I take representing Pakistan very seriously: Iram Parveen Bilal
It was a patriotic moment for us all when filmmaker Iram Parveen Bilal made history last week as the first director of a feature film from the South Asia nation to be invited to the prestigious Cannes Film Festival.
Iram gave words of support to other aspiring Pakistanis, wishing to “keep the hope alive” for local filmmakers wanting to make their mark at international cinema events, Arab News reported.
Last year, Bin Roye star Mahira Khan made her debut at Cannes. Before her, the only other Pakistani artist to attend the festival was Adnan Siddiqui who took the film A Mighty Heart to the event in 2008 with Brad Pitt and Angelina Jolie.
Now, Iram has made it to the festival as part of the prestigious Cinefondation L’Atelier program that picks 15 directors with “particularly promising projects” for a seven-day intensive fast track finance program. The program has a 93 percent financing and distribution success rate.
Asked what it felt like to attend the glamorous Cannes festival, the director said, “It is surreal, it is the world’s biggest stage for cinema.”
“If you’re honest and rooted as an artist, the magic will come. That’s the magic we all strive to create,” she added.
Well known for touching on issues that affect society deeply, the award-winning directors project Wakhri is about an accidental social media star who learns the harsh cost of wearing masks in the real world.
“The film deals with themes like hypocrisy, trolling and the ultimate empowerment of self,” Iram explained.
Directing films for over 10 years, the accomplished filmmaker’s first feature flick Josh was the very first Pakistani film to land on streaming giant Netflix and is also part of the perpetual choice in the acclaimed US Library of Congress.
But film-making wasn’t always the path for Iram, who was an environmental sciences engineer and the first in her academic family from the scientific path into “the wild west of the entertainment industry.”
During Cannes, the director also spoke on a ‘Storytellers and the Creative Process’ panel where she got to engage with early career film makers and students and spoke about her approach to film making.
The festival, which is held on the French Riviera, has recently come under fire for its under-representation of women filmmakers and directors.
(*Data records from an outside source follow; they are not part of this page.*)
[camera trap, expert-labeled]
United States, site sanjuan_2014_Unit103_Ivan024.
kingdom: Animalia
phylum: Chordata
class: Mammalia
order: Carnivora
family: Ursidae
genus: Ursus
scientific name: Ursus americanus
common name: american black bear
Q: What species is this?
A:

Iram tries to ignore these depressing statistics,“It is humbling and I hope my participation will open doors for many more to come from our country.”
The Pakistani director also says the country has so much film-making talent but little to no access.
“I take representing Pakistan very seriously. If we are as professional and committed as we can be, we keep the hope alive for others coming behind us as well.”